Sarah Vaughn: The jazz singer who inspired Amy Winehouse’s voice and her entire career

Growing up in Camden, Amy Winehouse’s taste was always different to her friends’. While they were listening to the chart toppers, she had her ear pushed into the wall that separated her bedroom from her brother’s, learning about jazz through the sounds that floated between them and eventually being introduced to the singer that would prove the most formative of them all.

“He started listening to jazz when he was about 18 and I was 14,” Winehouse remembered of her brother’s taste. “I just remember the first time I ever heard [Thelonious Monk’s] ‘Round Midnight’, through the wall. I was just like: what is that?” she said. It was life-changing.

Suddenly, this new musical language opened up to her, and she fell in love with the sound. It made her pay more attention when her father would sing Sinatra songs or when her Grandmother introduced her to other jazz artists through anecdotes from her own youth when she dated Ronnie Scott and buzzed around the Soho scene.

All of this would lead to the first steps towards her actual career. It would influence her to go to the Sylvia Young School for full-time arts education and eventually join the National Youth Jazz Orchestra, where her role as one of their featured female vocalists would get her noticed as a rare and special talent with incredible promise.

But among all of that, there was one vocalist that was a key to it all. Winehouse could always sing, any number of her friends and relatives can attest to that. But it was after she discovered this artist that she realised what a voice could do, blowing her mind at the capabilities of how a human voice could sound or make you feel.

It was Sarah Vaughan; the American jazz singer nicknamed ‘The Divine One’ due to her otherworldly vocal abilities. Coming up in the same crowd as other legends like Charlie Parker, Billie Holiday, Miles Davis and more, Vaughan was part of a history-shaking pack that rewrote the rule and sound of jazz and for Winehouse, decades and countries removed, it was still deeply impactful.

How did Sarah Vaughan inspire Amy Winehouse?

“Sarah Vaughan is one of my favourite singers of all time,” Winehouse said of the singer. But her love for her came down to a specific thing and a specific reason why she became so influential to the British singer.

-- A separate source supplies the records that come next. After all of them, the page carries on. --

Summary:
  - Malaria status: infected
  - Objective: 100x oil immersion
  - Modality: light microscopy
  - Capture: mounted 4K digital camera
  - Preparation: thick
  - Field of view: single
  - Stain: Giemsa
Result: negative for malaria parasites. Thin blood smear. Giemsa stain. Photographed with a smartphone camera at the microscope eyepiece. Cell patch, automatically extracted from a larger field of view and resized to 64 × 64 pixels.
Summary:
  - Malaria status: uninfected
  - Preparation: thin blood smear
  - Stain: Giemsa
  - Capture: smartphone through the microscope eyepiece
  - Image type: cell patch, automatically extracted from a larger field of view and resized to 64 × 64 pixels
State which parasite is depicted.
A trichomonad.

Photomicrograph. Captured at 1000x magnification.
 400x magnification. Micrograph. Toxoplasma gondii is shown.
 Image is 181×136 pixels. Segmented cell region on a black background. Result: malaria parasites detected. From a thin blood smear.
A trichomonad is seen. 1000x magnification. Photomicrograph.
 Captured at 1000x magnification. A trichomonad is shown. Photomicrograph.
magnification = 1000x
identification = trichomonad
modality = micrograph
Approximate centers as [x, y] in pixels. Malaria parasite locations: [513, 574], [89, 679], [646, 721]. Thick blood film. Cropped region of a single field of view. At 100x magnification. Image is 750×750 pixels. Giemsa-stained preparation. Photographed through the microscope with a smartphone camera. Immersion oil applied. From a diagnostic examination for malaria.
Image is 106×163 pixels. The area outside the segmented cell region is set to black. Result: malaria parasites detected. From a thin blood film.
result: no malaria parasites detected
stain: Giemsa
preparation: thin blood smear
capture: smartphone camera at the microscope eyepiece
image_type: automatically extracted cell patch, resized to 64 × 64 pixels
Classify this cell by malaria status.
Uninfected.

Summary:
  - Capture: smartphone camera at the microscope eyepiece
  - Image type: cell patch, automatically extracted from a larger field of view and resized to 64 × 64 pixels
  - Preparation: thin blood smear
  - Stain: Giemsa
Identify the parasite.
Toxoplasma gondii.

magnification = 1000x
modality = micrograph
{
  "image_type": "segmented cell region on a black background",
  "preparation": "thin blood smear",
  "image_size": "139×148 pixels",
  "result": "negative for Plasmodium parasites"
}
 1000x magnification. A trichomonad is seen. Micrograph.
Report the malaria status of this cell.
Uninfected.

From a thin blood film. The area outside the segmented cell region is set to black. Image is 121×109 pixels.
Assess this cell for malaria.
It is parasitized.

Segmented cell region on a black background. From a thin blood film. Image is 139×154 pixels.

“She was an instrument. I’ve heard one record, it’s like a humming solo, and she sounds like a reed instrument – like a clarinet,” she recalled. It was a moment that changed a lot for her, hearing Vaughan sing but not in the typical way. Instead, she was using her voice differently, to a different effect but still with as much impact.

For Winehouse, it was a revelation, inspiring her to do the same on her own records as humming, scatting, and ad-libbed spontaneous details colour her albums, helping to solidify her legacy as one of history’s favourite vocalists and place her in the same lineage as her hero.